Consigne: Traduisez en anglais la phrase suivante de l'extrait sur le cours de Heidegger : « Cette traduction d’un cours professé durant le semestre d’été 1926 par Heidegger, complété par quelques annexes et surtout par des notes prises à l’Université de Marbourg par deux de ses étudiants, offre un intérêt exceptionnel. »

Extrait du document:
****************************************

Á propos de Martin Heidegger, Concepts fondamentaux de la philosophie antique (1926), traduction par Alain Boutot (et François Fédier), éditions Gallimard, NRF-Bibliothèque de philosophie, 2003.
LRSP (livre reçu en service de presse).
ἁρμονίη ἀφανὴς φανερῆς κρείττων
Héraclite, Fragment 54.
Heidegger ex cathedra, 1 : religion.
Cette traduction d’un cours professé durant le semestre d’été 1926 par Heidegger, complété par quelques annexes et surtout par des notes prises à l’Université de Marbourg par deux de ses étudiants, offre un intérêt exceptionnel.
Au lieu d’être consacré à un texte ou à un penseur particulier de la Grèce antique (voir par exemple son cours de 1924-1925 sur Le Sophiste de Platon où il est d’ailleurs presque davantage question d’Aristote que de Platon, et voir plus tard son célèbre séminaire de 1966-1967 sur Héraclite), c’est une initiation à l’histoire classique de la philosophie antique grecque depuis Thalès de Milet jusqu’à Aristote. Cours professé alors que Heidegger achève la rédaction de la première partie d’Être et temps. Mieux vaut tard que jamais : prononcé par Heidegger en 1926, édité en 1993 en Allemagne au prix d’un gros travail de vérification et de déchiffrage dont la postface allemande décrit précisément les progrès, sa traduction française est parue en 2003.

****************************************

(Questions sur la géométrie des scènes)

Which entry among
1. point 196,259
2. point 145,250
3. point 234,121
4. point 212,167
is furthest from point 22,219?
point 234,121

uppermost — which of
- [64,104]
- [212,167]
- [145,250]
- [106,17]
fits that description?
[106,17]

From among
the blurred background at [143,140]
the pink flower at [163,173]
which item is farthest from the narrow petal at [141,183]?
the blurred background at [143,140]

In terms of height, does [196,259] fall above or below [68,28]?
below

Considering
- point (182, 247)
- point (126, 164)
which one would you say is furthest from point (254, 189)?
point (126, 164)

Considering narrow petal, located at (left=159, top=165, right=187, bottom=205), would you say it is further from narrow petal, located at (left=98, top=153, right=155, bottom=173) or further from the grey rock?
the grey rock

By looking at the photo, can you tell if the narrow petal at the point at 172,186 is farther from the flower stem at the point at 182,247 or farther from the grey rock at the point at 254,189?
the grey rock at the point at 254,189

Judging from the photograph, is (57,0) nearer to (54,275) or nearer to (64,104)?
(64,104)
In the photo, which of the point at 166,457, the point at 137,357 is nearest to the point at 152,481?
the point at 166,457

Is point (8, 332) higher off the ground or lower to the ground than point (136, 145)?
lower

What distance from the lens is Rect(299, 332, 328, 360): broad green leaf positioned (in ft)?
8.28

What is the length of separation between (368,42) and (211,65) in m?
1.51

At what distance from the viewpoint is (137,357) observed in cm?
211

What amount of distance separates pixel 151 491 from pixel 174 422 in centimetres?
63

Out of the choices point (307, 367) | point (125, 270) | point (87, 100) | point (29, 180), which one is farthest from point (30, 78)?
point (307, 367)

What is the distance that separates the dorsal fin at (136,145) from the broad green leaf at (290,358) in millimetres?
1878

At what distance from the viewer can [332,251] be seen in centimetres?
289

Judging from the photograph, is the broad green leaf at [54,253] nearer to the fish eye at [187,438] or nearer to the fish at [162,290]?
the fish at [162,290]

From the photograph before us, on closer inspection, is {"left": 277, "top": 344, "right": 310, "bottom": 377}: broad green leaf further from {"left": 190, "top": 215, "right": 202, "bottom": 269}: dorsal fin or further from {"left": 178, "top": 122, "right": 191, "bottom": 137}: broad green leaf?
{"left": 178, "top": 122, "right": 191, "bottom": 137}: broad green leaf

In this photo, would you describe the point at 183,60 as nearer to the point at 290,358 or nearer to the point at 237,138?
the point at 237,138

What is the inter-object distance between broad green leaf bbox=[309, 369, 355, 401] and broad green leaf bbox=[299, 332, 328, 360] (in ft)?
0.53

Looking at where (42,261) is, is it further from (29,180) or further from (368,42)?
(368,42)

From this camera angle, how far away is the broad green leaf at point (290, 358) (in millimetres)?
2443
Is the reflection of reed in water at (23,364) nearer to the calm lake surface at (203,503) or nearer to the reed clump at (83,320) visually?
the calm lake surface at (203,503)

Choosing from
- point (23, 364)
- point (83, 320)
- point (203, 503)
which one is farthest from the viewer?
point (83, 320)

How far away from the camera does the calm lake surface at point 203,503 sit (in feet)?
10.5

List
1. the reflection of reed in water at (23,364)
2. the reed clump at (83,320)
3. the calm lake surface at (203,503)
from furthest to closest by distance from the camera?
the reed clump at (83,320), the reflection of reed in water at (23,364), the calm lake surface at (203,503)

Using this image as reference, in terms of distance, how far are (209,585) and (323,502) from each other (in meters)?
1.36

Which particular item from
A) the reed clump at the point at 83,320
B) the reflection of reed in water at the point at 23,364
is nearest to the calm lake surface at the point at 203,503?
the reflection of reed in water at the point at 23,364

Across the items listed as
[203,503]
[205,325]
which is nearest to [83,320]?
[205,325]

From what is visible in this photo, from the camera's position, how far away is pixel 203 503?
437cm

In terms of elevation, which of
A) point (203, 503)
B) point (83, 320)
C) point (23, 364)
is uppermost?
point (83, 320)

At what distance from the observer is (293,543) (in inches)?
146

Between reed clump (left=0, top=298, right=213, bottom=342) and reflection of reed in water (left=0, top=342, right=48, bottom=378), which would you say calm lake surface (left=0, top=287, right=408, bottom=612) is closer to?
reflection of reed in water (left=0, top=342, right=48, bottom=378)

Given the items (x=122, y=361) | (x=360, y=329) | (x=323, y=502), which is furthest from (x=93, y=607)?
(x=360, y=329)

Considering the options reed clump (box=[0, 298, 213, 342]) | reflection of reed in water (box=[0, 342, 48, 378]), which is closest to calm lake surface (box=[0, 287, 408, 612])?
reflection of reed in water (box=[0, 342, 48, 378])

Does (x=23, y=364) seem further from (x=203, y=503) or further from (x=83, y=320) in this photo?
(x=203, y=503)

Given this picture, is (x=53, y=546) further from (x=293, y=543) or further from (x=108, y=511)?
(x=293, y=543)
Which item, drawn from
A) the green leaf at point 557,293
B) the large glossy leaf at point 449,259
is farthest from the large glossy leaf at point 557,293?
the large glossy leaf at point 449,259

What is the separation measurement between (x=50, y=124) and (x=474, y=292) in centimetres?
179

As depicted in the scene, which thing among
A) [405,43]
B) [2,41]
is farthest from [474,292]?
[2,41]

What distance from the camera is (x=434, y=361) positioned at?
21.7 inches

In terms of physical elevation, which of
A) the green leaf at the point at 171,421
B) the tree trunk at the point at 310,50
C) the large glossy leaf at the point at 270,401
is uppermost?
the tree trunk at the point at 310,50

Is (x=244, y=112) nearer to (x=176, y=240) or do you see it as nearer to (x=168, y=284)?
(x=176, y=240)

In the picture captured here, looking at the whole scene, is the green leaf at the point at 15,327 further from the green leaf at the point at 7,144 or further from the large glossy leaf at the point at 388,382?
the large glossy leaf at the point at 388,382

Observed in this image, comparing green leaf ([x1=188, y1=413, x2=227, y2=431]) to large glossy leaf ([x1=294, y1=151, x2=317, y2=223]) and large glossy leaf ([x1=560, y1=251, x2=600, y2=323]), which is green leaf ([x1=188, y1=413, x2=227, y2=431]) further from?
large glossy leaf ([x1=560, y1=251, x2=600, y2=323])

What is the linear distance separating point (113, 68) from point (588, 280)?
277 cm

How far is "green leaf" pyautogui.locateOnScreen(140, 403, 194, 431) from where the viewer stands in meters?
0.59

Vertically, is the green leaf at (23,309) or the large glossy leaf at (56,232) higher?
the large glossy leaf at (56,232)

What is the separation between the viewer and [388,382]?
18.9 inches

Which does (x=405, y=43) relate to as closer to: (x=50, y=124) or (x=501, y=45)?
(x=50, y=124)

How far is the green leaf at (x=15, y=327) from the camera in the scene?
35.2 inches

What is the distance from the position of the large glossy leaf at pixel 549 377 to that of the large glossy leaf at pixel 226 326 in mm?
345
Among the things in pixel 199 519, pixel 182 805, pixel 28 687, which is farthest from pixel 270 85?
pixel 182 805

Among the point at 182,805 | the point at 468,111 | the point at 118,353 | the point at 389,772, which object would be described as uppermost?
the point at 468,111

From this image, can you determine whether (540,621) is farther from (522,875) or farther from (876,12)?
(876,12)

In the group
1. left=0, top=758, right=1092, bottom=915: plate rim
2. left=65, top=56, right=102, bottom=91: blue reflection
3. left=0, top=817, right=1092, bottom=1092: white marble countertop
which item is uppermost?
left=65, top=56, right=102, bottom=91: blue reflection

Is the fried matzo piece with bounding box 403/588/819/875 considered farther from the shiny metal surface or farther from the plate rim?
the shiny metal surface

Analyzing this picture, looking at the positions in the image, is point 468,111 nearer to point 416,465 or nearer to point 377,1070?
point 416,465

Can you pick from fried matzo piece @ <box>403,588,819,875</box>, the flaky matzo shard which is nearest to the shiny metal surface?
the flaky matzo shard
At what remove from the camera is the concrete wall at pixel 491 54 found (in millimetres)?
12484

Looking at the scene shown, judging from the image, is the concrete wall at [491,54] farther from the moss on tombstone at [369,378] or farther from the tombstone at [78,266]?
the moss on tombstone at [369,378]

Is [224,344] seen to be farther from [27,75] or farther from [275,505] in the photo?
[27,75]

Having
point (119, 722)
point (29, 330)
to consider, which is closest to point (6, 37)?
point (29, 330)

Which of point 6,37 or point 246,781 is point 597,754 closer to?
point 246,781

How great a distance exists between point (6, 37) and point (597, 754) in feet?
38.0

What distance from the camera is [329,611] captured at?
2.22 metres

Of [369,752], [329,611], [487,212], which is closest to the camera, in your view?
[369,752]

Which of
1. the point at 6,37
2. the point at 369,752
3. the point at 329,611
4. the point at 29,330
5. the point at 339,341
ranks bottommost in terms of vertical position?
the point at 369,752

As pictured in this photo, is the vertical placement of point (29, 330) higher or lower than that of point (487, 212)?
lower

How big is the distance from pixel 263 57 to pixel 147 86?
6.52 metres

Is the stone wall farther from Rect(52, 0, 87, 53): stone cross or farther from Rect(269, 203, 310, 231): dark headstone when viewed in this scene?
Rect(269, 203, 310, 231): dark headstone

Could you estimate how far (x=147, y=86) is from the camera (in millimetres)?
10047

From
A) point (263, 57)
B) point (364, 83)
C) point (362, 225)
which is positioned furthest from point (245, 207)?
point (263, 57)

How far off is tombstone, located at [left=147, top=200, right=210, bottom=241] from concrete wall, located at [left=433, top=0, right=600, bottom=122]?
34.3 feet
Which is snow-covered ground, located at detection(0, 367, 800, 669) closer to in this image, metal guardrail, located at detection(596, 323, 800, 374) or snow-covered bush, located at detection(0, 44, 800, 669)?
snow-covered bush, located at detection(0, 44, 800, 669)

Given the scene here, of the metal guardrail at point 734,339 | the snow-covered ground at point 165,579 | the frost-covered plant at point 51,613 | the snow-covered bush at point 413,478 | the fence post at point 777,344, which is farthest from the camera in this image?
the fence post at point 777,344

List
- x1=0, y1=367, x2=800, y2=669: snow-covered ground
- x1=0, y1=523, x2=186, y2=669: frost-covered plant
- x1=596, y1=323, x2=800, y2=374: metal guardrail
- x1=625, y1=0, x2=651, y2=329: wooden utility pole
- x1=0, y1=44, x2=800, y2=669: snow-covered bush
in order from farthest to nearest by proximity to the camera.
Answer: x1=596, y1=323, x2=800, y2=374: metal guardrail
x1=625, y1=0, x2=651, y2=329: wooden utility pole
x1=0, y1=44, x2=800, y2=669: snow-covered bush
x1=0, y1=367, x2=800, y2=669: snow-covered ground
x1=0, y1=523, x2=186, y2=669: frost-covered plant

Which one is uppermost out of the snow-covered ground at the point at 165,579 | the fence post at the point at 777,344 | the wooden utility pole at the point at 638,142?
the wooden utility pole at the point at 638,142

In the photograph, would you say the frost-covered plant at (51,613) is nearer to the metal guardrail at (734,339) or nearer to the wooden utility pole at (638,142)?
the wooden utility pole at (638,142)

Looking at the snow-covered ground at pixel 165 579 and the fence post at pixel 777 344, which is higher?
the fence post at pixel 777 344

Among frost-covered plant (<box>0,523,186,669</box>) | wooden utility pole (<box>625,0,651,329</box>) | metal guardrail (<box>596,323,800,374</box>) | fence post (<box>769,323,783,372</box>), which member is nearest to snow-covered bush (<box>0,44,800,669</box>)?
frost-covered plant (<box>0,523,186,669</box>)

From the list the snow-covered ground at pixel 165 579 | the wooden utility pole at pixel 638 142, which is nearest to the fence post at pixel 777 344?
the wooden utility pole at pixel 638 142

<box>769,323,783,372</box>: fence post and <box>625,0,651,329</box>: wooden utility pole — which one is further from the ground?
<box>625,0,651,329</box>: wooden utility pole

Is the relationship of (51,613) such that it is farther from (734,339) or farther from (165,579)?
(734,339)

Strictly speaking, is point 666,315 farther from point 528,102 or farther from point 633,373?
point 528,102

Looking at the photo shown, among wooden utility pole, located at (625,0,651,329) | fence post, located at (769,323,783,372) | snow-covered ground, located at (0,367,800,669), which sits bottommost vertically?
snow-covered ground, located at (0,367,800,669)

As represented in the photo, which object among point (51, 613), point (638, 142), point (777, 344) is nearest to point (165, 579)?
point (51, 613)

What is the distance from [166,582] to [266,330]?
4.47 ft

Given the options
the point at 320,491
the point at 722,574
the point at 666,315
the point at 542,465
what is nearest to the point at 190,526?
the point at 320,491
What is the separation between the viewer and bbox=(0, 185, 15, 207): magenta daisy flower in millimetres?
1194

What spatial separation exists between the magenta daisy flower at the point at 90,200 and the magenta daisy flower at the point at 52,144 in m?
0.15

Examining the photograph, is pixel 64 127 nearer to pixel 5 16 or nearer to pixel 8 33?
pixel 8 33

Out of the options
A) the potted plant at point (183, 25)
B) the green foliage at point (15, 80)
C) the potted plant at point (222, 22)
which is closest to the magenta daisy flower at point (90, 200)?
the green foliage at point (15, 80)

****************************************

Résultat attendu: This translation of a course taught by Heidegger during the summer semester of 1926, supplemented by a few appendices and above all by notes taken at the University of Marburg by two of his students, is of exceptional interest.